La procura di Genova indaga sul crollo del ponte dell’autostrada di Genova che ha fatto decine di morti. Al centro delle accuse – almeno a livello politico – c’è la società Autostrade per l’Italia, che sostiene di aver fatto la manutenzione in modo corretto.
Il governo, però, ha già annunciato di voler revocare la concessione all’azienda. Ne abbiamo parlato con Marco Crispino, che insegna Costruzioni di strade, ferrovie e aeroporti al Politecnico di Milano.
Se c’è stato un collasso strutturale il problema non è subito della manutenzione, quanto della conoscenza dello stato di salute della struttura. È un po’ come per il corpo umano, devo conoscerlo benissimo e fare tutte le analisi e le indagini e solo dopo programmo la cura. La manutenzione è la cura, posto che per fare una buona cura hai bisogno di fare un’ottima diagnosi. Il tema centrale è la diagnosi. In che condizioni si trovava la struttura? Quali e dove erano le eventuali criticità? Se la diagnosi è completa, corretta e approfondita, allora si devono progettare gli interventi di manutenzione, dai più leggeri ai più pesanti e profondi. C’è stato un collasso strutturale molto rapido, qual è la causa di quel collasso? Bisogna prima di tutto andare a capire se le attività di sorveglianza e di ispezioni visive e strumentali sono state eseguite in modo da poter fare emergere tutte le potenziali criticità della struttura. Se questa attività non è stata fatta in modo completo e corretto, ne è conseguita un’attività manutentiva ovviamente non corretta. Magari era necessario fare degli interventi e invece non sono stati fatti o ne sono stati fatti altri. Se Autostrade dimostra che nei limiti delle conoscenze umane disponibili al 2018 le attività di diagnosi, sorveglianza e ispezione sono state eseguite come da procedure e come da conoscenza tecnica e scientifica che l’uomo ha ad oggi, non potrà essere accusata di non avere correttamente svolto il suo ruolo di gestore.
A quel punto di chi sarebbe la responsabilità?

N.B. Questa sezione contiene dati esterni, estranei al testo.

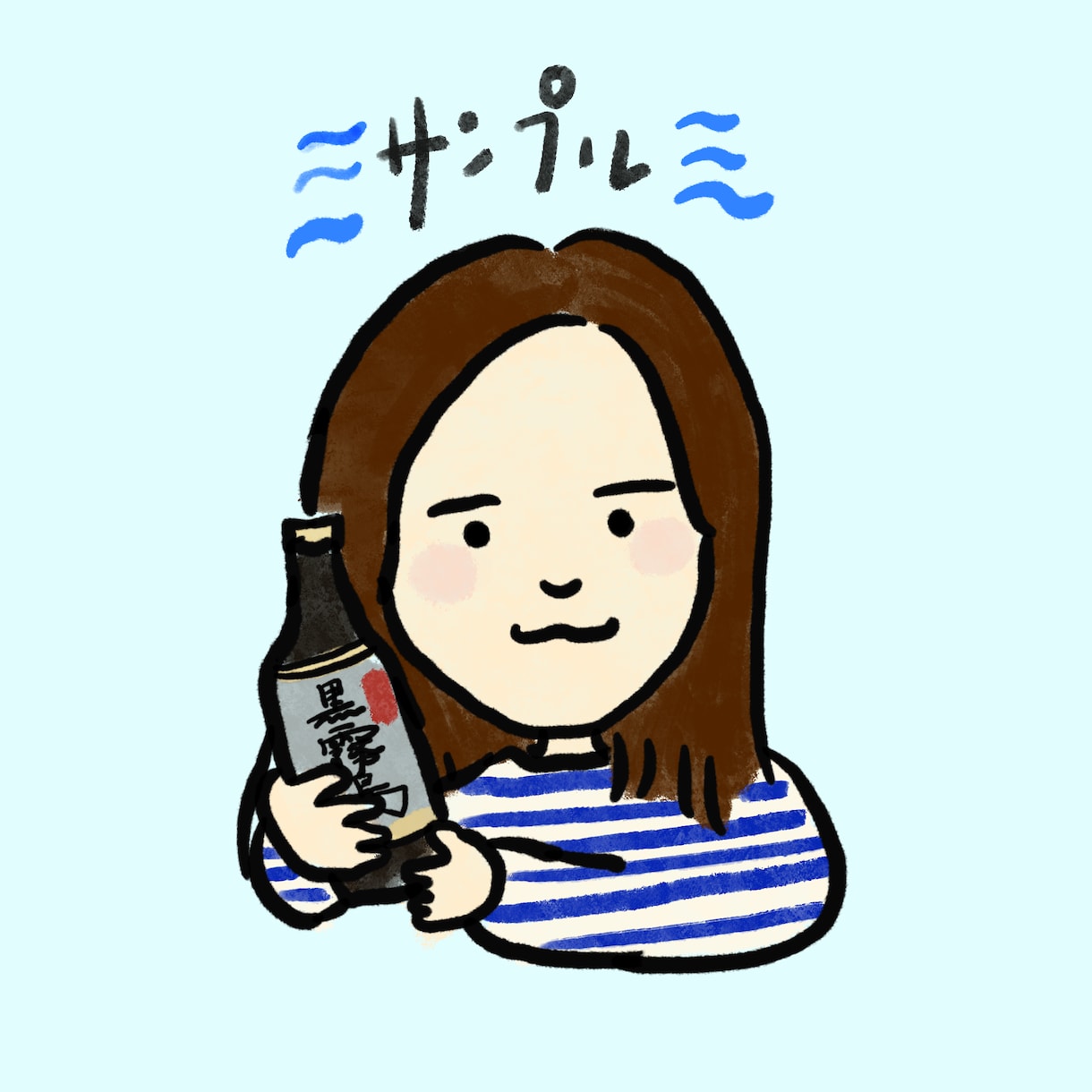 アイコン用の似顔絵描きます ゆるくて、あたたかい似顔絵をお届け！ イメージ3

La responsabilità non sarebbe di nessuno. Se si dovesse dimostrare che ciò che è accaduto va oltre le conoscenze che la tecnica su questa Terra oggi ha, non si configura una responsabilità. Questo è un tema ben noto quando si è parlato di amianto e altre questioni. Era possibile prevedere quello che è successo? È come incolpare qualcuno per un edificio crollato per un terremoto anche se quell’edificio era antisismico, perché può arrivare anche una scossa molto violenta. Se era possibile prevedere quel crollo ci sono delle responsabilità, ma se non era possibile prevedere o analizzare o evincere una criticità ovviamente le responsabilità si attenuato sensibilmente.
In questo caso non è prematuro decidere di revocare la concessione prima dell’inchiesta della Magistratura?
Mi verrebbe da rispondere di sì, ma anche la Procura nelle dichiarazioni che ha rilasciato esclude la fatalità e parla di errore umano. Certo, quello che è successo fa propendere per l’ipotesi che ci sia stato un errore nella diagnosi o nella cura, però visto che una revoca è un atto molto impattante per tanti aspetti, attendere un po’ di rilievi tecnici sarebbe più prudente.
Se la società si era accorta di problemi strutturali, di chi era la responsabilità di chiudere quel tratto?
Del gestore. Il gestore ha l’assoluta e totale responsabilità dell’infrastruttura che gestisce. Il gestore è libero di effettuare interventi dai più lievi ai più drastici, anche la chiusura di un’infrastruttura qualora ritenga che non sia più sicura. Poi c’è una Direzione Vigilanza del Ministero, una direzione vigilanza sulle concessioni autostradali, ma è solo un ente di controllo. La responsabilità prevista della legge circa la gestione dell’infrastruttura ricade al 100% sul gestore, in questo caso sulla società Autostrade Per l’Italia.